Get me few extra wrinkle after watch Ms Sarah with face scrunch up. Want for vomit little bit when see cynical joke Allergen play on women with tagline.
And what is with woman in black dress who jump around and do dance with hand on bow knee like child? Is this what freedom of express look like?
Maybe after Botox still have you little bit freedom of face express as one reader suggest, but once start guarantee me have you no freedom from Botox.
I don't use botox. I don't color my silver hair. I don't bleach my teeth. Hell, I don't even change my shirt for three days and most of my clothes have holes. However, it's damn easy for a youngster to snark about older women trying to offset aging. I've lived long enough to see many young women assert that they'll age naturally and then see those same women bleach their teeth, color their hair, and so on, all of which mimic youth. Ms. Haskins will have the authority to assert what she asserted when she's wrinkled...and gray...and saying what she says with yellowed teeth. Until then, it's all hypothetical.
The one point where I absolutely agree with Ms. Haskins is when she talks about the slide into irrelevance as we age. If you currency has been youth, you will be diminished and diminished. If your currency is your intellect, you'll slow the diminishing.
I've met older women who look fabulous and I sidle up to them, expecting to rev our cerebral horses, and then I realize, they're all putt-putt-putt. You better be able to back up that taut face and that's the problem: one can spend so much time achieving a taut face that it fronts a slack mind.
I happen to agree with the young pretty woman "waxing snarky" on the botox commercials. I'm a live and let live type of person, but for me personally the idea of injecting something into "facial muscles you don't use much anyway" is a bit macabre. However, the fact that many women are doing this is partially due to the disdain that the media (and society in general) has for women in the 30+ (and up) range. Maybe I should shut up, since I spend a significant amount of money on skin care (LUSH is my FAVORITE store) myself. On the other hand, the products I buy feel good on my face. Botox can't possibly have the same affect, can it? Let me know if I'm wrong.

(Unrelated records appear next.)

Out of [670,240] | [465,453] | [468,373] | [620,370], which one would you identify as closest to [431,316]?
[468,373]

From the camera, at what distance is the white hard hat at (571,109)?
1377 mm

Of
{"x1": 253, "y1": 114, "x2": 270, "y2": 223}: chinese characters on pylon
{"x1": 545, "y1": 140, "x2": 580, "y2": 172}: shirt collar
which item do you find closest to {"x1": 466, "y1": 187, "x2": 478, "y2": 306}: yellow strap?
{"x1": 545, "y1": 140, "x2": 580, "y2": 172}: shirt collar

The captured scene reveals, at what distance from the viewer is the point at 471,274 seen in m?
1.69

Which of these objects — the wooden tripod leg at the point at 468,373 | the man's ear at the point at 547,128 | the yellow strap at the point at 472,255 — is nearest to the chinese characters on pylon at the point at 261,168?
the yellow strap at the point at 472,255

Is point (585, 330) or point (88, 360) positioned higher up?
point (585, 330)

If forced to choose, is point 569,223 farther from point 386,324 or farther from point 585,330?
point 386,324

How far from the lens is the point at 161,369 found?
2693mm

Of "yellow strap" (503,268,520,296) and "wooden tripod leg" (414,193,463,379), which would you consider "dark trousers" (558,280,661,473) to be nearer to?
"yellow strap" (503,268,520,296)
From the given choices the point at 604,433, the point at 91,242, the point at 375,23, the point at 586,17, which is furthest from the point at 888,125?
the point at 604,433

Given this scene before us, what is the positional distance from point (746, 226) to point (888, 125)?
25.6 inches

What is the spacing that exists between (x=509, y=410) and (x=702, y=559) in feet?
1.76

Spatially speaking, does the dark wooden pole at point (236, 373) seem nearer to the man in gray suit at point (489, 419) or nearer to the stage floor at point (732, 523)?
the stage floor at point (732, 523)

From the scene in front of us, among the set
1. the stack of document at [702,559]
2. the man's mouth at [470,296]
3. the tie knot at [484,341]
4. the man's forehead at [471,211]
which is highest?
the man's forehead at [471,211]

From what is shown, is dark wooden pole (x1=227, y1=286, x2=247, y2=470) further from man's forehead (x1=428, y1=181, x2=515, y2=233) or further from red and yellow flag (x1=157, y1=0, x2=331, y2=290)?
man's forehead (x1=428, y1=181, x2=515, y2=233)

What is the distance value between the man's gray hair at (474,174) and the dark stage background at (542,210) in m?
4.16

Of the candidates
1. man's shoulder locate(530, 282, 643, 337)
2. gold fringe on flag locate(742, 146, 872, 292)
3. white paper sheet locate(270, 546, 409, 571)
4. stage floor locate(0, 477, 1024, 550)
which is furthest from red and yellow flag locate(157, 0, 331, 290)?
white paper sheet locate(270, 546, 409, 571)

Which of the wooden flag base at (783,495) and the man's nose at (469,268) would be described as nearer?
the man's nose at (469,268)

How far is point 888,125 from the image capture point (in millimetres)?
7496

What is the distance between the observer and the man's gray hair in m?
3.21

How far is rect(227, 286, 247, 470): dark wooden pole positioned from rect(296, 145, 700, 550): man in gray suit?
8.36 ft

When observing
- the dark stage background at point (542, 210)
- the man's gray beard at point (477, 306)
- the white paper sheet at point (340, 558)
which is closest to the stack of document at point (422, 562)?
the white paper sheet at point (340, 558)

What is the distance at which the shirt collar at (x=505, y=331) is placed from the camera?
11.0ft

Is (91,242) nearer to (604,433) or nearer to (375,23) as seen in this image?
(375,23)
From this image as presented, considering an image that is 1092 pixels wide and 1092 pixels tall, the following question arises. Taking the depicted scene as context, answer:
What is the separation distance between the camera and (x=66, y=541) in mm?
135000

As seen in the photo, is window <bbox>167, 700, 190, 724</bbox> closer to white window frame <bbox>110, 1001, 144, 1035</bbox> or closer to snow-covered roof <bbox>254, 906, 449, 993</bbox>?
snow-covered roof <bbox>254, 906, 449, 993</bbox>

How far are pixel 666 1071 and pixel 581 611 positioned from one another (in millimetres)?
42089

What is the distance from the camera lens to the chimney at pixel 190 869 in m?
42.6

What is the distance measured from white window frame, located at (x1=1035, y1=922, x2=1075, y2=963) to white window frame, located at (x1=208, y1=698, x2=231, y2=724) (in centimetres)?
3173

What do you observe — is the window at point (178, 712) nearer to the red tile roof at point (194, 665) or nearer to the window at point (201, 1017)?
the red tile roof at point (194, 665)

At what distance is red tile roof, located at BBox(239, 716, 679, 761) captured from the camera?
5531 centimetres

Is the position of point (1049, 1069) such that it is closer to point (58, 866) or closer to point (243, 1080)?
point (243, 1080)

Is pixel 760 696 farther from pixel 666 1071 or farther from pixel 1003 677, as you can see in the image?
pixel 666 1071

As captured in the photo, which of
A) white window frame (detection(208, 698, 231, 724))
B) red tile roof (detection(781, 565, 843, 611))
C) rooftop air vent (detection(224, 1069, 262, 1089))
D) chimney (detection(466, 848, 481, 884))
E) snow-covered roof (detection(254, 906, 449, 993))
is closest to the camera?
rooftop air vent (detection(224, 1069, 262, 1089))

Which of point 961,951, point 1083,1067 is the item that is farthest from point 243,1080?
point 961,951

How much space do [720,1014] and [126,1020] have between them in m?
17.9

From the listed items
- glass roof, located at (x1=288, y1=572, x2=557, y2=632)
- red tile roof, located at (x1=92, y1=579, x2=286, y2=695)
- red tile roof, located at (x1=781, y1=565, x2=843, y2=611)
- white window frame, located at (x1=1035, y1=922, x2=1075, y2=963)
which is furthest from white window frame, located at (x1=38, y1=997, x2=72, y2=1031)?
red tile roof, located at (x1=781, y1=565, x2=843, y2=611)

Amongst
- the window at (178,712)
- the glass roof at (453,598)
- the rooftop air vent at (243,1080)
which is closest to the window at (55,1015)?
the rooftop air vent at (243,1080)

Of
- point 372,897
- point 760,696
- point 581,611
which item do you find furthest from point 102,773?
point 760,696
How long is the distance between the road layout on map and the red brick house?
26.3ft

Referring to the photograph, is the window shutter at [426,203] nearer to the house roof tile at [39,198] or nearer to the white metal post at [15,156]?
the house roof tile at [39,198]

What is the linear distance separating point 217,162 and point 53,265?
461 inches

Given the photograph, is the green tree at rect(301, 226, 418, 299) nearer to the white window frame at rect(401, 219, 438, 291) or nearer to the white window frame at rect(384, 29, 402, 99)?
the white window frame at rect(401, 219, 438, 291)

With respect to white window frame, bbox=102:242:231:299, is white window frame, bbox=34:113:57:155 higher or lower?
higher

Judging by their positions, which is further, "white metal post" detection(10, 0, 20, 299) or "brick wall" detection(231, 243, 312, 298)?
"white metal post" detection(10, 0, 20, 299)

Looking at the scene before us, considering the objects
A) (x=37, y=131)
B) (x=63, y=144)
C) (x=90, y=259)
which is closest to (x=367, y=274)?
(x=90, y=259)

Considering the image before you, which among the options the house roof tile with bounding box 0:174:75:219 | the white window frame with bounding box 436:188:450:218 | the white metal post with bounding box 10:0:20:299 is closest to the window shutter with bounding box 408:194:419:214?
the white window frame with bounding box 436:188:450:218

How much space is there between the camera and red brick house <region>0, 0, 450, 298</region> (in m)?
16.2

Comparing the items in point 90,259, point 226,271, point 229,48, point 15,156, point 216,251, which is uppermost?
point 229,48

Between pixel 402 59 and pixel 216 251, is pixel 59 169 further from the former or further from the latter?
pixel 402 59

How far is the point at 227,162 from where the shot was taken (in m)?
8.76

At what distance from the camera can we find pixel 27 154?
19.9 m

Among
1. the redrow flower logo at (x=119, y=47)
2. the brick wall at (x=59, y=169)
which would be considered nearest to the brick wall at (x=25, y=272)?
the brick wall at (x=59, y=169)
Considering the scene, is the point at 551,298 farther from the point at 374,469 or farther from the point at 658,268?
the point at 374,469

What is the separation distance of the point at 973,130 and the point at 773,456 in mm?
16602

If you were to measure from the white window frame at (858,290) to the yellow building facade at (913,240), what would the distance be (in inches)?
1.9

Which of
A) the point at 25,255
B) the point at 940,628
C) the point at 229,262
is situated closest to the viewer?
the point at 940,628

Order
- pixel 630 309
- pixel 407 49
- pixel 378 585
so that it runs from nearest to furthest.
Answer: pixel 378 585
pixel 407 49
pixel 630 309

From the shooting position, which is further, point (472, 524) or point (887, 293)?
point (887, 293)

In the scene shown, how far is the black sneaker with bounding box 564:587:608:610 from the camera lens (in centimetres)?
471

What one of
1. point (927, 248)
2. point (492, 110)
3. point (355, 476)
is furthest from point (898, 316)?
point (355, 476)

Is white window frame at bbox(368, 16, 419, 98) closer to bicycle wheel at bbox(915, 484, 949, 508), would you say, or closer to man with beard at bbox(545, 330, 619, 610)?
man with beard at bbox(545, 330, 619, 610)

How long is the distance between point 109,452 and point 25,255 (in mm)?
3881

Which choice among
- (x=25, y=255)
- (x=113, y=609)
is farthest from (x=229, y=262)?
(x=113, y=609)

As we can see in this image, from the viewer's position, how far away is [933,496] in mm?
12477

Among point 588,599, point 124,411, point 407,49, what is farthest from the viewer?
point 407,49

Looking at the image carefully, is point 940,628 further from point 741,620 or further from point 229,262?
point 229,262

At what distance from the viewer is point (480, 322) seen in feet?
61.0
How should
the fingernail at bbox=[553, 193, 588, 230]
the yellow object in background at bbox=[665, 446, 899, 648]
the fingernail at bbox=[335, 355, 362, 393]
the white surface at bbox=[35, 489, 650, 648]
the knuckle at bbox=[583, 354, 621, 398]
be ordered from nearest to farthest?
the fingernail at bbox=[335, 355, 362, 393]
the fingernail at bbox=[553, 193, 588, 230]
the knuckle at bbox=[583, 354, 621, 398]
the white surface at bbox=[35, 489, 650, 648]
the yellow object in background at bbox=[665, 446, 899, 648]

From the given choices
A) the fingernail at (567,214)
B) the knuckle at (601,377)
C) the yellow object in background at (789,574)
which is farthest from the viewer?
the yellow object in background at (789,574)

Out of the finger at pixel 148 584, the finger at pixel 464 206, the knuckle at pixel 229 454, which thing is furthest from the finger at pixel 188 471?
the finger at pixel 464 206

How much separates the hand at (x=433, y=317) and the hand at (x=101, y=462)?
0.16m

The Sarah Haskins videos are great - please keep letting us know when there are new ones!
By the time (some while ago) that I hit 40, I noticed that I had to work to keep from being made invisible. Do you know what that's like? It's not just Bugaboos slamming into your ankles courtesy of the yummy mummies; it's chicklets tossing your hair and damn near getting you in the eyes, 2LTs of industry (captains of industry have better sense) trying to walk through where you're standing, or younger female coworkers wondering if you'll EVER get off the planet so they can have your stuff.
It is also dealable with, but NOT by using nerve poisons and needles. Don't inject your skin: protect it by not smoking, eating right, getting enough rest, using moisturizers, drinking a lot of water and staying out of the sun. Above all, it's dealable by developing not just your mind and your character, but a sense of presence, which indicates I'M HERE as the Church's Shoes or the Manolos head toward your feet.
Not saying what I will and will not do. Prices keep me from veneering my teeth (besides, who likes the dentist that much). Clothes? Thank God for e-Bay. Hair? I'd be lying if I knew what color it was. But I live and work in a youth culture, and my survival instincts have made me rather pragmatic.
Needles, however...I'd rather get a facial.